Back in London, Godwin has moved on to finding another young dead woman to re-animate and control. He names her Felicity (played by Margaret Qualley), but this time, Godwin purposely wants to keep her passive, so he gives Felicity a brain where she probably won’t be able to think as independently as Bella can think. Max is still Godwin’s assistant, because Max is pining over Bella and hopes she will return to London and possibly get back together with him. Meanwhile, a military general named Alfred “Alfie” Blessington (played Christopher Abbott) shows up in the last third of the movie and causes yet another major change in Bella’s life.

“Poor Things” is truly a visual feast filled with a potpourri of great acting. Stone takes on the role of Bella with pure gusto that never gets overly hammy but looks organic and genuine to the Bella character. Aside from the physical demands of this role, the emotional arc that Stone shows in Bella’s evolution is absolutely exceptional. Ruffalo, Dafoe and Youssef also give high-quality performances, while Newton makes a memorable impact in the short amount of screen time that she has the movie.

“Poor Things” will get inevitable comparisons to “Frankenstein,” but the biggest difference in each story’s re-animated character is that Dr. Frankenstein’s creation never has a brain that develops beyond a child-like level. Frankenstein’s monster also never has to deal with the minefield of sexual demands and discrimination that Bella experiences, simply because she’s a female. Even though “Poor Things” is not a horror story like “Frankenstein” is, “Poor Things” holds up a gilded mirror to society to show a different type of horror story: The problem of people trying to control and dictate what women do with their own bodies and with their own lives is not oppression that is stuck in the 1890s but is still very much going on today, with no end in sight.
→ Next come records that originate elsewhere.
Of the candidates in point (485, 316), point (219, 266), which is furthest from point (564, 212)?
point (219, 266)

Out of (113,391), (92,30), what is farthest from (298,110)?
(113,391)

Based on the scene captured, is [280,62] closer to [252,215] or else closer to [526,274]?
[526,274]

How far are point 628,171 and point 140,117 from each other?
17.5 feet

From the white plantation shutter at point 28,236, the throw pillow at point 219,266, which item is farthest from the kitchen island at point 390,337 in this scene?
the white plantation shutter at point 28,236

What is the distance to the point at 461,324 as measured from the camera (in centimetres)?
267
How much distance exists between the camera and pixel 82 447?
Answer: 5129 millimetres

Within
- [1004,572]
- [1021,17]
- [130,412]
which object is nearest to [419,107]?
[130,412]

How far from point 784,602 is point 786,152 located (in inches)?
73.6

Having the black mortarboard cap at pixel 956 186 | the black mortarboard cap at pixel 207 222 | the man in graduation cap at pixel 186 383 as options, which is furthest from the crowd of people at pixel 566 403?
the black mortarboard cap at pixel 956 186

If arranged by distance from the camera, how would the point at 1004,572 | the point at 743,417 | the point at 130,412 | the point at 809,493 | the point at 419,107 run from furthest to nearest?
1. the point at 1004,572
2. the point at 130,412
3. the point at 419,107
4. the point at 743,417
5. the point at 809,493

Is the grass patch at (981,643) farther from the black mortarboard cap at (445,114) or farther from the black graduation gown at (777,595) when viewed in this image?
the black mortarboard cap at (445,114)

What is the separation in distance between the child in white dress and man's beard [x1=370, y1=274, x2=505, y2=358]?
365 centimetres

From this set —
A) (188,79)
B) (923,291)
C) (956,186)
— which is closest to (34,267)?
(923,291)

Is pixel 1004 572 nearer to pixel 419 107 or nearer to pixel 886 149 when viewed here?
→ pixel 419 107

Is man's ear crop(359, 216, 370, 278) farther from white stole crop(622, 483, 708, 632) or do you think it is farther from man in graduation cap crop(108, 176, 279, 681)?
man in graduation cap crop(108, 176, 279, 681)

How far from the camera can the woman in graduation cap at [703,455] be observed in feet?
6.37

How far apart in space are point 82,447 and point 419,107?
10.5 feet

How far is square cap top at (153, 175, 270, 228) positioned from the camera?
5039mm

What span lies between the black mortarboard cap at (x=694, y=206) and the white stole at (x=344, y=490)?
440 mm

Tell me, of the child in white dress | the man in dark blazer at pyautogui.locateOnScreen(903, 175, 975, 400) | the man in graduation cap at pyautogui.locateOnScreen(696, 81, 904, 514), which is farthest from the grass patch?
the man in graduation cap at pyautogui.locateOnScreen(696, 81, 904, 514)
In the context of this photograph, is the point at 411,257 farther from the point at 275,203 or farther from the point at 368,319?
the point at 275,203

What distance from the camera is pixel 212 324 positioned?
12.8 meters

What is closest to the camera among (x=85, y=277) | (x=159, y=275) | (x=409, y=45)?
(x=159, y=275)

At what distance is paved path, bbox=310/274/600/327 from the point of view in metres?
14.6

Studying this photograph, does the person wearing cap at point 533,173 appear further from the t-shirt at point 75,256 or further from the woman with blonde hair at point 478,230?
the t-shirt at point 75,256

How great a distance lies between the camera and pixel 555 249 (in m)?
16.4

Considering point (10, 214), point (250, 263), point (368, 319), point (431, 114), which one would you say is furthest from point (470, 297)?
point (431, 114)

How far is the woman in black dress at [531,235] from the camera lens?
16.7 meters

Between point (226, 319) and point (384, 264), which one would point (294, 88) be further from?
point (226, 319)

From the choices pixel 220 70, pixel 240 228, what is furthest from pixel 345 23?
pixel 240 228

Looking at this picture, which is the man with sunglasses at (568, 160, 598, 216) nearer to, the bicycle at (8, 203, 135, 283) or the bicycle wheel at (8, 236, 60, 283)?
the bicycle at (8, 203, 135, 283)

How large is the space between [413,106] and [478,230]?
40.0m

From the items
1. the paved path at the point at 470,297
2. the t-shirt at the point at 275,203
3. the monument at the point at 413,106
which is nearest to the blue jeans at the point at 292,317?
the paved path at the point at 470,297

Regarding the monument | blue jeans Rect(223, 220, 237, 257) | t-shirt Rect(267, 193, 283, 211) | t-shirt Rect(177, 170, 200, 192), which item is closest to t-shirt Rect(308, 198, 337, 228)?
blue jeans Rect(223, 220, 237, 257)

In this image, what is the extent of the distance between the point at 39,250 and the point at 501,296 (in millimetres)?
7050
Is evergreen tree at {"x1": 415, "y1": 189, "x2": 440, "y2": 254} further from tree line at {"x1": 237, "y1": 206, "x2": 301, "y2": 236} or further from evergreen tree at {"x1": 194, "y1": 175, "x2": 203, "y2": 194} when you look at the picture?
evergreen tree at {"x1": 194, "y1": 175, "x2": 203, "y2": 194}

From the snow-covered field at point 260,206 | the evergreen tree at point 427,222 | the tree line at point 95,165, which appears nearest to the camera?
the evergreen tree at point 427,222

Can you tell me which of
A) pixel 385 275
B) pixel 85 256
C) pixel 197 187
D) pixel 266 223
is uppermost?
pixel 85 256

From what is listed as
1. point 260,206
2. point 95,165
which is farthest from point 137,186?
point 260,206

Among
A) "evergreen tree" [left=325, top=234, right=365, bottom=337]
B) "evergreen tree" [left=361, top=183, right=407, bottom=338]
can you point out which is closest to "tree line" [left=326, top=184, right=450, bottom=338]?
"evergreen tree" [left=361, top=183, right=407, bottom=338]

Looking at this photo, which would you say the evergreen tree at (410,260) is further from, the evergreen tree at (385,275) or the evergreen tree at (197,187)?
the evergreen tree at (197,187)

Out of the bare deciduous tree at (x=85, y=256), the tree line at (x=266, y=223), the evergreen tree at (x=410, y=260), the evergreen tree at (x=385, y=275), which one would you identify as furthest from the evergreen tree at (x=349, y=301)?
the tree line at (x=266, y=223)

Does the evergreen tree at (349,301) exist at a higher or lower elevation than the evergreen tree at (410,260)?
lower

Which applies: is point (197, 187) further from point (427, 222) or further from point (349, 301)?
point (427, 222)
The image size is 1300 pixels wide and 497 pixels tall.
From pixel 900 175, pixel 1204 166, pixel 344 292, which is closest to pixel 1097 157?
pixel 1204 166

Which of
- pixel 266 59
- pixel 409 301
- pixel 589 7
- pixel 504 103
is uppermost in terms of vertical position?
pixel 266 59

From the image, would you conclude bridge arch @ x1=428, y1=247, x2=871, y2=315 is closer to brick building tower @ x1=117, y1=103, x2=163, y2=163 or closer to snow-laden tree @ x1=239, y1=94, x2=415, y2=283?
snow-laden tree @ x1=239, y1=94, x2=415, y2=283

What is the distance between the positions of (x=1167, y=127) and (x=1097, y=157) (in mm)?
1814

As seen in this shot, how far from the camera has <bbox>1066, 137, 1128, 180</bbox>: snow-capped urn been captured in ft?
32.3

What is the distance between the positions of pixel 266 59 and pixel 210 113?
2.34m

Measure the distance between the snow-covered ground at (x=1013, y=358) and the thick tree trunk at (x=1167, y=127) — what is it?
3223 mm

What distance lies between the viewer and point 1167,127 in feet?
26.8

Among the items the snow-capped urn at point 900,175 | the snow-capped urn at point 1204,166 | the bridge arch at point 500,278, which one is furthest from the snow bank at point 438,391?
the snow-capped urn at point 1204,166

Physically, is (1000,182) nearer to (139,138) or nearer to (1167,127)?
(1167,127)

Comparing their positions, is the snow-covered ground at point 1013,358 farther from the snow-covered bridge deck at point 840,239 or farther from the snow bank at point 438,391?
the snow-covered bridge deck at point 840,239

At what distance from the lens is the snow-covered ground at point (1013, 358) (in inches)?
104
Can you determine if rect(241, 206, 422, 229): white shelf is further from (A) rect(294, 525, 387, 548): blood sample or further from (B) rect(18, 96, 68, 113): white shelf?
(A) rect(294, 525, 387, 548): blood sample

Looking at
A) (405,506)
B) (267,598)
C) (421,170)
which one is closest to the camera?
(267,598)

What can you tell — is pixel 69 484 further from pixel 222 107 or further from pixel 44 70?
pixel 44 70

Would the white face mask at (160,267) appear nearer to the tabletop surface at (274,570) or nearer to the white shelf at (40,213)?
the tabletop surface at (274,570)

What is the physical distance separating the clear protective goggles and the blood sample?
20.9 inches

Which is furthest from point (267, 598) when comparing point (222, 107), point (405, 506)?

Aside from the gender issues about sexuality, “Poor Things” has astute observations about gender issues and financial freedom. There comes a point in time when Bella finds out that men aren’t the only people who can choose what to do to make money. Bella also makes a big decision in Alexandria when she is confronted with the harsh realities of poverty and income inequality.

In “Poor Things,” the stunning cinematography by Robbie Ryan (who uses a lot of “fish eye” lens camera work), exquisite production design by Shona Heath and James Price, and the gorgeous costume design by Holly Waddington all give the movie the look of a fantastical Gothic Revival alternate universe that takes place in the 1890s but with touches of modern flair. It’s a world that sometimes looks like a picture book come to life. The movie bursts with sumptuous hues and settings that evoke an “Alice in Wonderland” for adults.

However, Bella’s story is not presented as a typical female-oriented fairy tale where her ultimate goal in life is to find someone to be her soul mate/love partner. She begins to understand that she doesn’t have to be dishonest about herself in order to please others. And if she happens to find true love, it’s only worth it when mutual respect is part of the relationship. “Poor Things” is a work of fiction, but it shows the realities of how society can be both vulgar and civil, how life can be filled with pleasure and pain. It’s a cinematic experience like no other and has cemented itself as one of the best movies ever made by this talented principal cast, crew and other filmmakers.

Searchlight Pictures will release “Poor Things” in U.S. cinemas on December 8, 2023.